» Directions:
[1] According to the classroom survey text, how many non-lecture classroom units were surveyed?
[2] Translate this sentence from the classroom survey text into French: "From October 2024 to June 2025, field investigations were conducted in Daqing and Harbin, two representative cities in China’s severe cold region."
[3] Reproduce word for word the stretch of the classroom survey text from "In these equations, TP" through "classified as negative.".

* begin Page extract *

In these equations, TP (True Positive) denotes the number of positive samples correctly classified by the model; FP (False Positive) denotes the number of negative samples incorrectly classified as positive; and FN (False Negative) denotes the number of positive samples incorrectly classified as negative.

3. Measurement and Validation

3.1. Case Background and Research Object

From October 2024 to June 2025, field investigations were conducted in Daqing and Harbin, two representative cities in China’s severe cold region. A total of 50 non-lecture classroom units across 10 university campuses were surveyed to obtain geometric and dimensional data, providing the basis for constructing the subsequent parametric baseline model. To ensure sample comparability, the surveyed classrooms were selected from conventional teaching buildings, while stepped lecture halls, laboratories, and other specialized spaces were excluded. During the field survey, on-site observation, dimensional measurement, and photographic documentation were conducted, and the key geometric information of each classroom was systematically recorded. The collected data included nine morphological parameters, such as classroom orientation, width, depth, floor height, total window width, and window-sill height. These data were then summarized and statistically analyzed to identify the typical spatial characteristics of university classrooms in severe cold regions and to determine the parameter ranges for subsequent parametric modeling. The survey process is illustrated in Figure 3.

* end Page extract *
* begin Stored rows *

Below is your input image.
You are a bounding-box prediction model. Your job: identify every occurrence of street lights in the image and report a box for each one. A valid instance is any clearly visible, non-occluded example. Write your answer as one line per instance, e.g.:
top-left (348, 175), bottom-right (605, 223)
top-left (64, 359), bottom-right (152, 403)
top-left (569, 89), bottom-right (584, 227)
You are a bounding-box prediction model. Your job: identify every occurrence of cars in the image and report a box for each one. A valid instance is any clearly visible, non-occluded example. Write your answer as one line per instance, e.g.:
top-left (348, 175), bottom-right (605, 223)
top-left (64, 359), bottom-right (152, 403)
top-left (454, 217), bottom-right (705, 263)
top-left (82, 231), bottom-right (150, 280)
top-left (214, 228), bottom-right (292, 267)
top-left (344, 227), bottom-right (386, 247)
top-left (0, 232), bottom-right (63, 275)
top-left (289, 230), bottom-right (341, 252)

* end Stored rows *
* begin Stored rows *

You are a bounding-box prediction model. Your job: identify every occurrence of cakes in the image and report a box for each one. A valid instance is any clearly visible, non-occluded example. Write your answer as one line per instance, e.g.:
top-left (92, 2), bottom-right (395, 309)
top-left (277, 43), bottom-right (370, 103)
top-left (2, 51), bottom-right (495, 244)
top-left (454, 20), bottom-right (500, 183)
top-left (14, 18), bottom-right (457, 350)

* end Stored rows *

» Outputs by task:
[1] 50 non-lecture classroom units were surveyed.

[2] D'octobre 2024 à juin 2025, des enquêtes de terrain ont été menées à Daqing et à Harbin, deux villes représentatives de la région de froid extrême de la Chine.

[3]
In these equations, TP (True Positive) denotes the number of positive samples correctly classified by the model; FP (False Positive) denotes the number of negative samples incorrectly classified as positive; and FN (False Negative) denotes the number of positive samples incorrectly classified as negative.